READING TEXT ▸
__________________________________________________

Maybe we need to be reminded that the issue of "independent contractors" was settled by the courts long ago. Even the Labor Department acknowledges that so called independent contractors under contract who take the majority of their instructions from the employer are, in fact, employees.
---BBB
American contractors' role in Chalabi raid revealed
By Scott Shane
Baltimore Sun
May 31, 2004
When Iraqi police raided the Baghdad home and offices of politician Ahmed Chalabi on May 20, US officials hurried to distance themselves from the operation, saying it was an Iraqi affair and that no US Government employees were involved.
But eight armed American contractors paid by a US State Department program went on the raid, directing and encouraging the Iraqi policemen who, witnesses say, ripped out computers, turned over furniture and smashed photographs.
Some of the Americans helped themselves to baklava, apples and diet soda from Mr Chalabi's refrigerator, sitting in a garden outside to enjoy their looted snacks, according to members of Mr Chalabi's staff.
The contractors work for DynCorp, a subsidiary of Computer Sciences Corporation and the company in charge of training and advising the Iraqi police on a State Department contract. A State Department official confirmed the DynCorp workers' presence during the raid.
The participation of gun-toting American contractors in a raid the US Government has insisted it did not order is the latest instance of problems posed by the 20,000 contract security workers serving in Iraq.

__________________________________________________

DATASET ▸
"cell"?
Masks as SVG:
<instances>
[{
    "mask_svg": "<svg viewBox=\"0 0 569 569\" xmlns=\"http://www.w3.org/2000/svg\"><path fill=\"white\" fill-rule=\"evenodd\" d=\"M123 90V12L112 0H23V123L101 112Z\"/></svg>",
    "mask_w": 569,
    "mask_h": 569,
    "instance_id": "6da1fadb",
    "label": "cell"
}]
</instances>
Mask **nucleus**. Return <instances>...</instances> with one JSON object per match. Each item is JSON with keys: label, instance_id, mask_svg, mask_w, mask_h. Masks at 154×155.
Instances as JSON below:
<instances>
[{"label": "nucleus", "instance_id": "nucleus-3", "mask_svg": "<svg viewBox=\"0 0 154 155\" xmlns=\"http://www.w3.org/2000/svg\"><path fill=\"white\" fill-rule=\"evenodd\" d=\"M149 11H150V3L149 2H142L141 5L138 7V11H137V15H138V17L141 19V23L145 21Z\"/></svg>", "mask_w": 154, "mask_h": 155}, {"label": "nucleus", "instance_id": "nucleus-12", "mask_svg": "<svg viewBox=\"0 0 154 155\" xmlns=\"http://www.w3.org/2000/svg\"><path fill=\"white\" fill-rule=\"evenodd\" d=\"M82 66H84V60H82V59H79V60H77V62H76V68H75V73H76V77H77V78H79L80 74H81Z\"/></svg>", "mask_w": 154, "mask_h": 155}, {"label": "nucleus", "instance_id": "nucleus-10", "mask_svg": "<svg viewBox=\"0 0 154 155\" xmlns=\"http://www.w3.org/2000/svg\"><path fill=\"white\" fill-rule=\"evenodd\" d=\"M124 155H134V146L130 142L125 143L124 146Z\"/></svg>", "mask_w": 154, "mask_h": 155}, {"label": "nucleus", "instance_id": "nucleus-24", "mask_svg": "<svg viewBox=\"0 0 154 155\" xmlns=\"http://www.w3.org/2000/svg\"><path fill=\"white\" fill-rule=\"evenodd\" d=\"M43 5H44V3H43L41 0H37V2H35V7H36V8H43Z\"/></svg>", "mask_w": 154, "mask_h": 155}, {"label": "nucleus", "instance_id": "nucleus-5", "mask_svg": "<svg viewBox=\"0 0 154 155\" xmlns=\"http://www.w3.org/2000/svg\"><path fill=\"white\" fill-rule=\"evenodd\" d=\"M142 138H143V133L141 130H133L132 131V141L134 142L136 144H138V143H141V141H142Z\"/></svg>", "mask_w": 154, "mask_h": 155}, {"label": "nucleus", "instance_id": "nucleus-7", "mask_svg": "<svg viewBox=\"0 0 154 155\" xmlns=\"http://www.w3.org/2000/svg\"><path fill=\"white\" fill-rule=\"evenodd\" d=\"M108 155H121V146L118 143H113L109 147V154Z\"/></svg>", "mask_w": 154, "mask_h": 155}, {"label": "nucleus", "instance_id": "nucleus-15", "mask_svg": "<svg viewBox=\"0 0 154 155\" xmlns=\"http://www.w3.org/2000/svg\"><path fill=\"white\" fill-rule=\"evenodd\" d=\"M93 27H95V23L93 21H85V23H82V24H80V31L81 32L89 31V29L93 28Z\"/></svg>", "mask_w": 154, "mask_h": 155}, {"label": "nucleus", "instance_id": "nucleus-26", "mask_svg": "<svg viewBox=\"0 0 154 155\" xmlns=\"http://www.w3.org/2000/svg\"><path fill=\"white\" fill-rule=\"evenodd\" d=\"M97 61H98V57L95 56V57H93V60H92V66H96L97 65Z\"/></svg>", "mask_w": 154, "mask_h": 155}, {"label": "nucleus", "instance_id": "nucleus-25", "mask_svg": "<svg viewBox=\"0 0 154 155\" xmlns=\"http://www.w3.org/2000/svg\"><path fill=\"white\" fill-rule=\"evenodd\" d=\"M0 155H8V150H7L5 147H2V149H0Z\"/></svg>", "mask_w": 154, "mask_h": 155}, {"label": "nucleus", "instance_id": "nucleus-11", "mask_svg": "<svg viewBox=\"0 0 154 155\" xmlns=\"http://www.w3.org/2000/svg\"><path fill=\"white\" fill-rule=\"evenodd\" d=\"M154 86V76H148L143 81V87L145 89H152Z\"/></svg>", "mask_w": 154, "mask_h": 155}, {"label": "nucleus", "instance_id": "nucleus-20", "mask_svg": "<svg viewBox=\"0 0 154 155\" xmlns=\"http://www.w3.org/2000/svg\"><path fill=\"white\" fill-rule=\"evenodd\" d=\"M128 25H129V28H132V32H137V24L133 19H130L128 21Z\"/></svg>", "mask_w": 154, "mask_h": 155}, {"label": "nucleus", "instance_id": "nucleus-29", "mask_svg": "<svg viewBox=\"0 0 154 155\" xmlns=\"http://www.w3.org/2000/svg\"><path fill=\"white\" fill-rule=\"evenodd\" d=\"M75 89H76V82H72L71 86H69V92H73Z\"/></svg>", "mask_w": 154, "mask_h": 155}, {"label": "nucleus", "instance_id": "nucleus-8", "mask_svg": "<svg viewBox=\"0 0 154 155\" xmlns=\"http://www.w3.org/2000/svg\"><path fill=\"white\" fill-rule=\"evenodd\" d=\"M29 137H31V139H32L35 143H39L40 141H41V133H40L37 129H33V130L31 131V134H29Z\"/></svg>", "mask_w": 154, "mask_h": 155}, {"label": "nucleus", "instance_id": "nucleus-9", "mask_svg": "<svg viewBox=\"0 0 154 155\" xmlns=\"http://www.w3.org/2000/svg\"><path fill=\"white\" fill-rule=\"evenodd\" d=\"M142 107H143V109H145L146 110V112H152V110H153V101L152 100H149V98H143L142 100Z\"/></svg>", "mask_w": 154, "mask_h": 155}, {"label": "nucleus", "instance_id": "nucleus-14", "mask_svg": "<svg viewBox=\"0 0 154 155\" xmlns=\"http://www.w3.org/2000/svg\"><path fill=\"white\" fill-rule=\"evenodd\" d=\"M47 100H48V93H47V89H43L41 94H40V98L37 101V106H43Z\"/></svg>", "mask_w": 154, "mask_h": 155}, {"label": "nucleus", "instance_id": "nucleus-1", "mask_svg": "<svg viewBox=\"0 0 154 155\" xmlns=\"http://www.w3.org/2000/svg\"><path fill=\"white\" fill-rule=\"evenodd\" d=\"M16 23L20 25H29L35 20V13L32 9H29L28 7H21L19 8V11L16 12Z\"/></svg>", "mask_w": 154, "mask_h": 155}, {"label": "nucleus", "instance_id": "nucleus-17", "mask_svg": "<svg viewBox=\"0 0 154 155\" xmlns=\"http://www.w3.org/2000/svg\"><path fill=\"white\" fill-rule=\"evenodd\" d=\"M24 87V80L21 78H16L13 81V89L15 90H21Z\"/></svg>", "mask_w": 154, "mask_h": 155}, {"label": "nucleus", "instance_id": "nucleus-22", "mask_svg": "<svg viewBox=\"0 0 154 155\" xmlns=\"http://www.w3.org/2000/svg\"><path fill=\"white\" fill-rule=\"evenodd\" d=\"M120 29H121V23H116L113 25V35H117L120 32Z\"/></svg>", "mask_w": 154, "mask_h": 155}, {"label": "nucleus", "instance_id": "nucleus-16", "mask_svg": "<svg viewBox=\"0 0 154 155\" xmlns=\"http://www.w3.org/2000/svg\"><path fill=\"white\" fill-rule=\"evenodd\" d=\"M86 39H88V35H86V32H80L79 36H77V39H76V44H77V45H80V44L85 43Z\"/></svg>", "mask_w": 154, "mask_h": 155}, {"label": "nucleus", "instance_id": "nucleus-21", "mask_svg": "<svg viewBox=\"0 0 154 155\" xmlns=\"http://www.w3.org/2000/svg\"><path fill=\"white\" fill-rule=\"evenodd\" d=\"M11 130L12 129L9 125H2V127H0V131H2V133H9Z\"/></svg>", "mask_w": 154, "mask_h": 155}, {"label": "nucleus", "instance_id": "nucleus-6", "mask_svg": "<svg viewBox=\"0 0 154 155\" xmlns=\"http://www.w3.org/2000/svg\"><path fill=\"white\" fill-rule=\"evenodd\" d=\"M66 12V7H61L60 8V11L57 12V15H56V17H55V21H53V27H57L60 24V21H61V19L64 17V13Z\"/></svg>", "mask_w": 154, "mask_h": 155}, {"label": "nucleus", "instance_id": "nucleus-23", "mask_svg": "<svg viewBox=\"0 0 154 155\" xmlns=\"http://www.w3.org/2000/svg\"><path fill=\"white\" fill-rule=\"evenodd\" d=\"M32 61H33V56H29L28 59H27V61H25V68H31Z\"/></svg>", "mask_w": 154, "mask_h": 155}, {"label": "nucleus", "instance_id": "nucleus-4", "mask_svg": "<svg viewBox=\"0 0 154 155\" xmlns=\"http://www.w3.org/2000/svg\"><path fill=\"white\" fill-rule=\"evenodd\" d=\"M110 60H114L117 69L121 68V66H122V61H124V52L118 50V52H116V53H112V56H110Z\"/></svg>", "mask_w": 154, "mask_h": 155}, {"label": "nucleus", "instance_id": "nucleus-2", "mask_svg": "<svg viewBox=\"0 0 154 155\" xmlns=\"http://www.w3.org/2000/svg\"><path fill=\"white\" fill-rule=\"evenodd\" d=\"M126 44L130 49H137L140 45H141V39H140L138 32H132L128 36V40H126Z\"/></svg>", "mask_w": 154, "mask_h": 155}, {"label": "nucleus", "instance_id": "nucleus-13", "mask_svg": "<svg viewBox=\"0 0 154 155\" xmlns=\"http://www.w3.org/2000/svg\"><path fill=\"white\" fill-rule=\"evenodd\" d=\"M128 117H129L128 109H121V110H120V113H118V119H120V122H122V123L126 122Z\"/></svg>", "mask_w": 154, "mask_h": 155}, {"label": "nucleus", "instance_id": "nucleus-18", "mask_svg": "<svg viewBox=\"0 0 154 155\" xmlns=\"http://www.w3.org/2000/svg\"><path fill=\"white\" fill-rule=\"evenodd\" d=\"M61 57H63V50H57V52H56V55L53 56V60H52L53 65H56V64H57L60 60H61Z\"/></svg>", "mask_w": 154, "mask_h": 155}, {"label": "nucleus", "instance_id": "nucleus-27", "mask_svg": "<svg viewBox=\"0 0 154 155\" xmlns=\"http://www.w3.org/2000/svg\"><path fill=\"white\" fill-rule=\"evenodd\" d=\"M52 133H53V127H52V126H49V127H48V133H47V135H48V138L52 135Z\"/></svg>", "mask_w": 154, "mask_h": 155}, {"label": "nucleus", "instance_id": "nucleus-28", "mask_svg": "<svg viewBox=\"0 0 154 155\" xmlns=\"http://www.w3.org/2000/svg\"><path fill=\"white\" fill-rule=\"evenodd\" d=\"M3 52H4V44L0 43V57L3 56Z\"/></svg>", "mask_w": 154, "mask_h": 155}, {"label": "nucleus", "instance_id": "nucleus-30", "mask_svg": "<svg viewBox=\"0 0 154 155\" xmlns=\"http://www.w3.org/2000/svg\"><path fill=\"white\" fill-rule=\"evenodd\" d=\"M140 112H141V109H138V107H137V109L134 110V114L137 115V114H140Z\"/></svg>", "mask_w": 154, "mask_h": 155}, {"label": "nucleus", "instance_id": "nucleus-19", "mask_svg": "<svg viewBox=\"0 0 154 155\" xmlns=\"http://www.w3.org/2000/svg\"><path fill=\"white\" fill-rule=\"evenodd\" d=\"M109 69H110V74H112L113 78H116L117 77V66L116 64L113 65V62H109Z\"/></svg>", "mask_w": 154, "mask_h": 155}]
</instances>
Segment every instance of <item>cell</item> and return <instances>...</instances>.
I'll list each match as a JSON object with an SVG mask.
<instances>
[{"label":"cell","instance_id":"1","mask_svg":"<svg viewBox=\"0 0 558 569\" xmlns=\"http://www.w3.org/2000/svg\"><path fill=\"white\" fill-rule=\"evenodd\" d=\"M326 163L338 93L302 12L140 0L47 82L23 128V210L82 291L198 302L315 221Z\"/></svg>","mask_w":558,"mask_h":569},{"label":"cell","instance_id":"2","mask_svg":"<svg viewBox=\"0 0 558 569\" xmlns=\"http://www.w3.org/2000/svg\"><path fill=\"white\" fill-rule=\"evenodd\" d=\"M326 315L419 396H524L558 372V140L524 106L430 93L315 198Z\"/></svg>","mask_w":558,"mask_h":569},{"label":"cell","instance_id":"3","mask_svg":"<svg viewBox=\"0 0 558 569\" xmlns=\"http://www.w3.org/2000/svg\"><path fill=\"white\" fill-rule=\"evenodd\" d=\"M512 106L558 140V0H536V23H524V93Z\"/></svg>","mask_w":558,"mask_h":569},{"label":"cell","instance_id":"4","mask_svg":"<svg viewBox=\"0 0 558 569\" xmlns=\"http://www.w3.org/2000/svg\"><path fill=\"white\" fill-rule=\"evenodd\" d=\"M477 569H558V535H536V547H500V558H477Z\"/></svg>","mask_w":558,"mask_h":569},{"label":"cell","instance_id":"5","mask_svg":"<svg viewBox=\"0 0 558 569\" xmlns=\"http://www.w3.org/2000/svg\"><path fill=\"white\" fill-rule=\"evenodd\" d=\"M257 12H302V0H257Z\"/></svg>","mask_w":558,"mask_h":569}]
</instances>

__________________________________________________

OBJECTIVE 1 ▸
Mark each statement (a), (b), (c) yes or no according to the text about the Chalabi raid, and quote the words of the text that decide it.
(a) The raid on Chalabi's home and offices took place on May 20.
(b) Twelve armed American contractors went on the raid.
(c) DynCorp is a subsidiary of Computer Sciences Corporation.
OBJECTIVE 2 ▸
Transcribe the text about the Chalabi raid word for word, everything from "The participation of" down to "serving in Iraq.".

TASK ANSWER 1 ▸
(a) Yes: "raided the Baghdad home and offices of politician Ahmed Chalabi on May 20"
(b) No: "eight armed American contractors paid by a US State Department program went on the raid"
(c) Yes: "DynCorp, a subsidiary of Computer Sciences Corporation"

TASK ANSWER 2 ▸
The participation of gun-toting American contractors in a raid the US Government has insisted it did not order is the latest instance of problems posed by the 20,000 contract security workers serving in Iraq.